**Stored data**

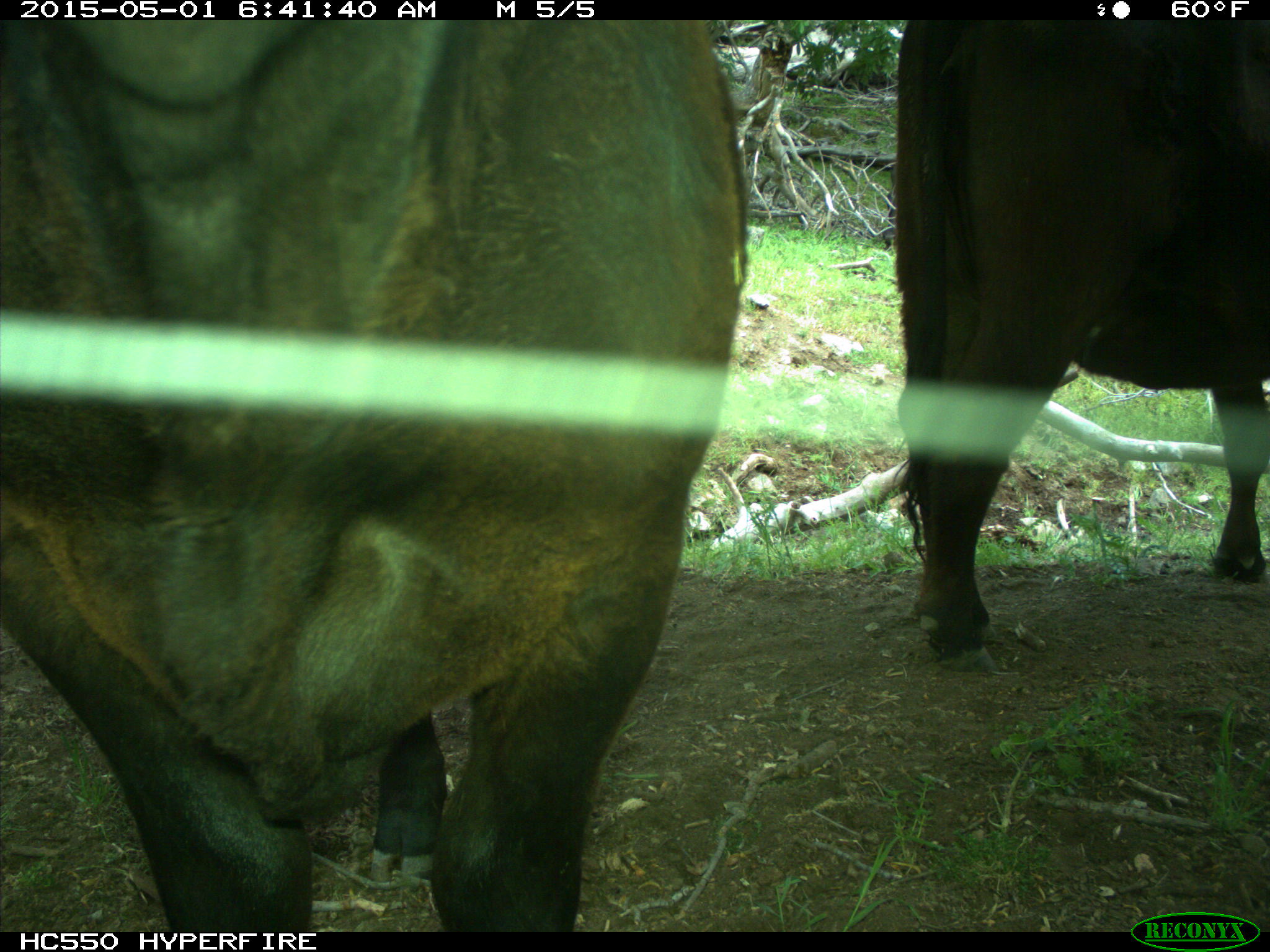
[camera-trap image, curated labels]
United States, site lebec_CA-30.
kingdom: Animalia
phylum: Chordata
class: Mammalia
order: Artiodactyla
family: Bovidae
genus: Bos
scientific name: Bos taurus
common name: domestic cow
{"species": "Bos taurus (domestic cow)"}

* * *

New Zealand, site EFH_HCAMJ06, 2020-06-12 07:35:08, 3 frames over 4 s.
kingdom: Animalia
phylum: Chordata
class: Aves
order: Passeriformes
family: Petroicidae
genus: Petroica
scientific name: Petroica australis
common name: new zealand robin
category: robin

**To do**
Using the data above, transcribe the lines that run from the line with "family: Petroicidae" to the line with "category: robin", both ends kept, and output nothing else.

**Output of the exercise**
family: Petroicidae
genus: Petroica
scientific name: Petroica australis
common name: new zealand robin
category: robin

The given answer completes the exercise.